Ci scusiamo con i soggetti degli articoli, con le persone che sono state erroneamente citate e con voi, i nostri lettori. Thompson ha scritto per lo più brevi articoli su fatti di cronaca e di giustizia penale. Molti di questi articoli richiamano pubblicamente fonti disponibili e sono accurati, altri contengono materiale originale che sono stati verificati. Thompson ha ammesso la creazione di account di posta elettronica falsi e e di aver artefatto i messaggi. Egli non ha collaborato alla revisione. The Intercept si rammarica profondamente per questa situazione. In definitiva, io sono responsabile per tutto ciò che pubblichiamo. Il modo migliore che abbiamo per mantenere la fiducia dei lettori è quello di riconoscere e correggere questi errori, e di concentrarci sulla produzione del giornalismo di cui siamo orgogliosi.”


Cosa c’entra questa nota – su una vicenda che poteva riguardare qualiasi testata di qualsiasi natura – con il web? C’entra con la seconda buona notizia, questa volta e per una volta in casa nostra.

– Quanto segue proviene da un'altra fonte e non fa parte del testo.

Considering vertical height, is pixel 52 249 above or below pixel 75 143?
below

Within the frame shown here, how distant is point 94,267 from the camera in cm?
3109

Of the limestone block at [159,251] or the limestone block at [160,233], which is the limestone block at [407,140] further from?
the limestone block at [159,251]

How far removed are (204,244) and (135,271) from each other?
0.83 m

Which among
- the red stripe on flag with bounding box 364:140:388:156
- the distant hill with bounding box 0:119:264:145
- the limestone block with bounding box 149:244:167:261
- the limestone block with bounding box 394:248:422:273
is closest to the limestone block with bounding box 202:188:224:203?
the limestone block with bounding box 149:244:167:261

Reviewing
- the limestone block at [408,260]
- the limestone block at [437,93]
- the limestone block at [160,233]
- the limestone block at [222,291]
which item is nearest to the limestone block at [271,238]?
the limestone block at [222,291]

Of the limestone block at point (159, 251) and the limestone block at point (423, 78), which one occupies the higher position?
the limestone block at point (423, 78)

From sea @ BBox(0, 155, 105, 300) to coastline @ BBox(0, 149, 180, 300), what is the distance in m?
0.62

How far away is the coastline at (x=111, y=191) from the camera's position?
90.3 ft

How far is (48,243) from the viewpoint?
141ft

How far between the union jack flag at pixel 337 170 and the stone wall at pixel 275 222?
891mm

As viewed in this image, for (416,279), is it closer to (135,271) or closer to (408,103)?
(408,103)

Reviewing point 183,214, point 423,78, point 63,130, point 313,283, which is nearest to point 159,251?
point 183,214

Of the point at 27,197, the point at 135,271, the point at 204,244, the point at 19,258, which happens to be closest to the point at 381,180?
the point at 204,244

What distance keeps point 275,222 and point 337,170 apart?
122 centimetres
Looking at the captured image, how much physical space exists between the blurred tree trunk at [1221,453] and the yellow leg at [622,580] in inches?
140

Era il 12 gennaio quando Anna Masera (mia amica, lo dico a scanso di equivoci per evitare che qualcuno possa dire “eh, ne parla bene ma non lo dice”) scriveva e comunicava attraverso i social network “Da oggi La Stampa mi ha incaricato di ricoprire il ruolo di “Public Editor”.
È una posizione nuova nel panorama del giornalismo italiano, e sono orgogliosa che il mio giornale la sperimenti per primo, fra i grandi giornali italiani, dopo aver sperimentato con me per primo il ruolo di “Social Media Editor”. Sarò al servizio del pubblico, la comunità di lettori-utenti, la vostra garante all’insegna della trasparenza e la vostra tramite con il giornale, su tutte le sue piattaforme.
Sarò “ombudswoman” (il termine “ombudsman” deriva da un ufficio di garanzia costituzionale istituito in Svezia nel 1809 e che significa letteralmente «uomo che funge da tramite»).


Il web ha come tipicità la velocità e l’interazione. 
Se la velocità è il suo punto di forza nella pubblicazione di notizie rispetto a tutti gli altri media (televisione compresa), l’interazione – spesso individuale, anche quando i visitatori raggiungono grandi cifre – diventa il suo “punto di rallentamento”.
Necessita di risorse, anche umane, dedicate alla cura, alla ricezione dei messaggi, alla risposta se dovuta. E in qualche caso anche al “rimettere mano” alle notizie, per migliorarle, correggerle, cassarle, approfondirle.
Queste due notizie vanno in questa direzione, recependo quelle cose che il web può offrire per migliorare ed integrare l’offerta informativa, che non dobbiamo dimenticare è quello che ci rende in definitiva liberi, perchè consapevoli.
Sono due esempi da esportare ed imitare (per gli altri) e da seguire ed osservare con attenzione (per tutti).